To the delight of the trio, the hobbit tracks were fairly recent and visible.

“What make you of this strange track, Aragorn?”  Legolas knelt down gracefully to examine Treebeard’s imprint.  “Aragorn?”

“Hmmm?”  Aragorn, who had been pondering several excuses to present Eomer regarding the missing Rohirrim horses, snapped out of his revere.

“These strange tracks,” repeated the Elf.  “What make you of them?”

Aragorn carefully stepped over a fallen log and knelt down beside the archer.  He gently brushed aside a few leaves and traced the Ent’s prints with his finger.  The Ranger furrowed his brow.
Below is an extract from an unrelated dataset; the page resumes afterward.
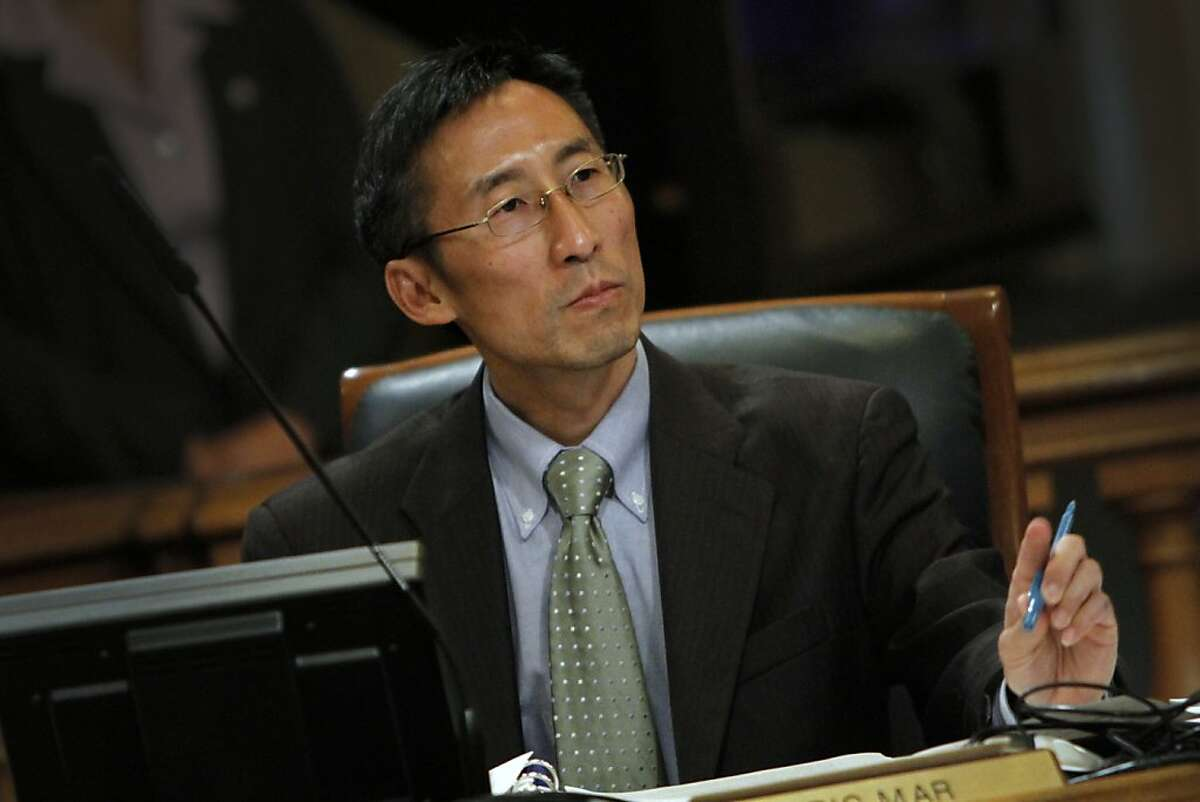 Supervisor Eric Mar during the Board of Supervisors meeting in San Francisco, Calif., Tuesday, June 19, 2012.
“Truthfully,” he admitted, “I know not.”

Gimli, never one to stay silent for very long, broke in.

“It is obvious what these tracks are,” exclaimed the Dwarf.

Legolas gave his friend a withering, albeit non-threatening, glare.  “Then by all means, Master Tracker, please enlighten us.”

Gimli squatted down beside the two and pointed to the track.  “That,” he stated triumphantly, “is the point of a walking stick.  One of the hobbits simply found an old stick from this stuffy forest and put it to good use.  And there you have it: mystery solved.”

Legolas rolled his eyes.  “That imprint was not made by a stick.  And,” he added quickly before Gimli could voice his protest, “as an experienced Elf of the wood, far older than you, my young friend, I believe you should trust my judgment on this.”

“Legolas is right,” said Aragorn as he sat back on his heels and massaged his temples in frustration.  “The stride is far too short to keep up with that of a hobbit.”

The Ranger winced as he stood up, both knees popping.  “Come, the sooner we find them, the sooner we shall solve this mystery.”

*     *     *

Merry awoke with an enraged shout.  Waking to Treebeard’s high-pitched voice was akin to having a mosquito buzzing directly in one’s ear.  Merry reacted accordingly: jerking his body into a defensive posture, he snapped his head away from the whining voice and flailed his hands near his ear with a yell.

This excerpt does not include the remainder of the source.